Foi aqui que ele avistou pela primeira vez uma estrela brilhando em uma nova na nebulosa M31 na constelação de Andrômeda. Mas algo estava errado. O objeto astronômico M31 parecia estar muito mais longe do que se acreditava possível, sentado a uma impressionante 2,5 milhões de anos-luz de distância.

Isso era estranho porque, na época, os astrônomos haviam estimado que nossa galáxia era apenas cerca de 200.000 anos-luz de diâmetro. Usando a ajuda de seu "computador" (alguém encarregado de examinar placas fotográficas para medir e catalogar o brilho das estrelas), a astrônoma Henrietta Swan Leavitt, Hubble iria descobrir mais tarde que M31 era uma galáxia, que viria a ser apelidada de Andrômeda Galáxia.
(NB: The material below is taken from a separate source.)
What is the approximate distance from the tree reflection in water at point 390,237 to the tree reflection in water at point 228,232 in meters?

Esta descoberta demonstrou que existiam galáxias fora da nossa. (Se você ainda não adivinhou, o Telescópio Hubble recebeu o nome do astrônomo.)

Mais recentemente, entendemos que pode haver potencialmente trilhões de galáxias em nosso universo. Não é segredo que nosso universo é inimaginavelmente grande. No entanto, existem alguns cientistas por aí que ainda pensam que podemos estar pensando um pouco pequeno. Bem-vindo ao Multiverso.
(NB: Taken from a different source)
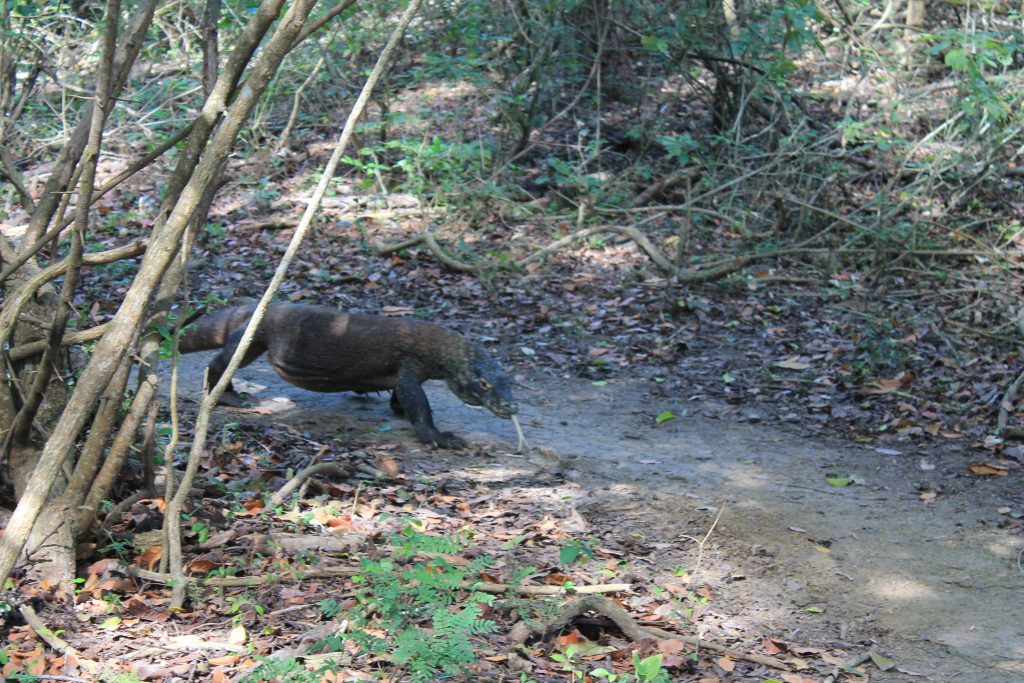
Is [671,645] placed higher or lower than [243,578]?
lower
Você provavelmente está familiarizado com a ideia de um multiverso. Além da viagem no tempo, deve ser um dos tropos favoritos da ficção científica. Embora, às vezes, pareça apenas um artifício de enredo fascinante, como um monte de ficção científica, algumas das idéias por trás dele são baseadas na ciência real. No entanto, a teoria do multiverso não é tão direta quanto você pensa e, em alguns casos, pode ser ainda mais estranha do que nos filmes.

Um pequeno experimento mental; Uma jornada ao limite do universo

Imagine que Elon Musk deu a você a habilidade de viver 1000 anos no futuro. Graças ao seu dispositivo Neuralink, você trocou seu corpo humano por um robótico eterno. A morte é coisa do passado e você pode imprimir em 3D instantaneamente novas peças robóticas quando as coisas apresentarem defeito. Com sua vida ilimitada em mãos, você decide entrar em uma espaçonave interestelar e viajar até os limites do universo. Depois de viajar bilhões de anos, (ou talvez menos), você finalmente chega ao fim do universo.

O que você encontrou? Você veria que há muito mais universo a ser descoberto? Ou você voaria de nosso próprio universo para outro? Você estaria cercado por uma série de outros universos "bolha", cada um tão grande quanto o nosso? Essas são perguntas válidas porque, no momento, nossa compreensão do universo está se expandindo.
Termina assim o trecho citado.